Opened in the 1970s, shop and its delicious treats remain largely the same -- and that's a good thing



Why: Thirty-seven years ago, Phil Pomeroy opened the Donut Nook. Do the math: that was in the 1970s. Although the world around the Donut Nook has changed in the many years since it opened, step inside and everything remains just as it was, from familiar faces, to the original ’70s style décor, and last but not least, how the donuts are made: “By hand, like they’re supposed to be,” says Pomeroy. Pomeroy has seen other donut shops come and go, and vows he’ll “still be here when Krispy Kreme goes away.”

Atmosphere: Retro is an understatement. The atmosphere at the Donut Nook is straight out of the ’70s. Macramé plant holders and lots of plants, wood-paneled walls, and furniture you can only find in secondhand stores, perhaps even a petrified crumb or two and a few original coffee mugs — it’s definitely a blast from the past. I wouldn’t define it as necessarily “old-style” so much as it just hasn’t changed. The Donut Nook simply hasn’t given in to modernization and its patrons like it that way.

What I tried: I picked up two dozen assorted donuts, which were divided about evenly between raised and cake varieties. I was sure to visit on a Friday morning when sticky buns, cinnamon stacks and cinnamon rolls were available. Cherry fritters are an exclusive item, so I included a few of those, as well as old-fashioned buttermilk bars, plain and frosted cake donuts, basic and cinnamon twists, maple-frosted bars, raspberry-filled glazed, chocolate-frosted chocolate cake, and a sprinkled.

Unlike the apple fritter, which has bits of fruit in it, the cherry fritter didn’t have the fruit incorporated. The flavor came from cherry-flavored syrup that was folded into the dough. The fritter imparted less fruit flavor than an apple fritter, but it was delicious all the same.

The sticky bun was topped with chopped walnuts instead of pecans and it had an old-fashioned flavor.
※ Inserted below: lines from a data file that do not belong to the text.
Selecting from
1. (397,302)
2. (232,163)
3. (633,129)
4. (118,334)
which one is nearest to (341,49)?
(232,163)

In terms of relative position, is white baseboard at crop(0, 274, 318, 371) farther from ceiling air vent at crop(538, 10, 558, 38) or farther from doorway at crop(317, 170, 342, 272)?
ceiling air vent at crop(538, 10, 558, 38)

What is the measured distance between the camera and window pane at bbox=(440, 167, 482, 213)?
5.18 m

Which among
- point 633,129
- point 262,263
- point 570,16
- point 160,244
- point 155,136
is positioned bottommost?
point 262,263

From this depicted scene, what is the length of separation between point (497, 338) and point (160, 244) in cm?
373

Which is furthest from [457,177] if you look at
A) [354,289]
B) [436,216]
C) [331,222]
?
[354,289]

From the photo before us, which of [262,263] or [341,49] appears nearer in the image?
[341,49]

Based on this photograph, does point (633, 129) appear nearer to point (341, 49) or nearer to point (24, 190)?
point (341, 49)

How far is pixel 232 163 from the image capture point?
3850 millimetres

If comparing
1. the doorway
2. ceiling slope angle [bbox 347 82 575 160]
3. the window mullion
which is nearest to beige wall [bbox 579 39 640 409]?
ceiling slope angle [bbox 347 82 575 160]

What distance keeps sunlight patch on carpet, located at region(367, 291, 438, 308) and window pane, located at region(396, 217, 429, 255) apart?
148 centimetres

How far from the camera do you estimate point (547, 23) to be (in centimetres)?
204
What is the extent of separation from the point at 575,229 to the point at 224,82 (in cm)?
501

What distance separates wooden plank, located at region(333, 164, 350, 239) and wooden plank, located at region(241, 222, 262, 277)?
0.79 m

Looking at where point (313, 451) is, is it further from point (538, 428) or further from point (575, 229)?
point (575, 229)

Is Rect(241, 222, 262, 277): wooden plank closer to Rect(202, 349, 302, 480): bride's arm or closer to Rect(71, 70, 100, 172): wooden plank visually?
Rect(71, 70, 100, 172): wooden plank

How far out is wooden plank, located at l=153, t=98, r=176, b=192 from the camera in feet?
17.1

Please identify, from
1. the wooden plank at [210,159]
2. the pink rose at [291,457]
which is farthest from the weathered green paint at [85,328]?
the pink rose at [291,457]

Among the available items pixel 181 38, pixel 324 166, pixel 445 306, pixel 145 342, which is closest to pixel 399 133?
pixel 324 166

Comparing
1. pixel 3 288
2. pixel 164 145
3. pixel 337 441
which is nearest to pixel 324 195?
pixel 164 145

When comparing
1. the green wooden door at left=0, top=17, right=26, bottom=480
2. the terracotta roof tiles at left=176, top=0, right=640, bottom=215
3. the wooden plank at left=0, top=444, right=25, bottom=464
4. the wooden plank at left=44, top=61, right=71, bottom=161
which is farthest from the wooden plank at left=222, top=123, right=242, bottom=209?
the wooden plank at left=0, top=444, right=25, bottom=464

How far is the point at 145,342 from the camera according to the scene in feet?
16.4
The cinnamon roll reminded me of WinCo’s iced cinnamon rolls, and the buttermilk donuts were very dense and perfect for dunking, if that’s your pleasure. The cake donuts possessed an unmistakable nutmeg character, which brought back memories of Spudnuts’ cake donuts. I was impressed with the raspberry-filled glazed donut’s center, next to the filling, which wasn’t gooey, as is often the case.

Of my selections, the most unusual was the glazed and maple-frosted raised donut. The frosting disguised the fact that it was actually a rolled version of a cinnamon twist. The cinnamon enhanced the experience.

I found that unlike most donuts, which sport runny frosting and wet glaze after they sit for a while, Donut Nook’s frosting and glaze stays put and doesn’t emulsify.

Menu highlights beyond what I tried:
You won’t find much of a menu board at the shop. What you see is what you get. Fridays offer the widest range of donuts. The coffee is basic.

Other observations: Not everyone seeks designer coffee and automated donut creations — one look at the Donut Nook’s parking lot is proof of this. The place is by no means spotless, but if you can get past that, a classic donut experience awaits. The way I look at it, we all know donuts aren’t nutritious. So if you’re going to indulge, you may as well do it right.

The glazed donuts are best if you pop them in the microwave or toaster oven and heat them a bit. Everyone I reluctantly shared my two dozen donuts with came way impressed with the old-fashioned quality of the donuts.

Cost: Less than $10.

Hours: 5:30 a.m. to 4:30 p.m. Monday through Thursday; 5:30 a.m. to 2 p.m. Friday; 6 a.m. to 1 p.m. Saturday and Sunday.

Telephone: 360-695-5775

4403 N.E. St. Johns Road.

Health score: The Donut Nook received a score of 0 on Dec. 13. Zero is a perfect score, and Clark County Public Health closes restaurants that score 100 or higher. For information, call 360-397-8428.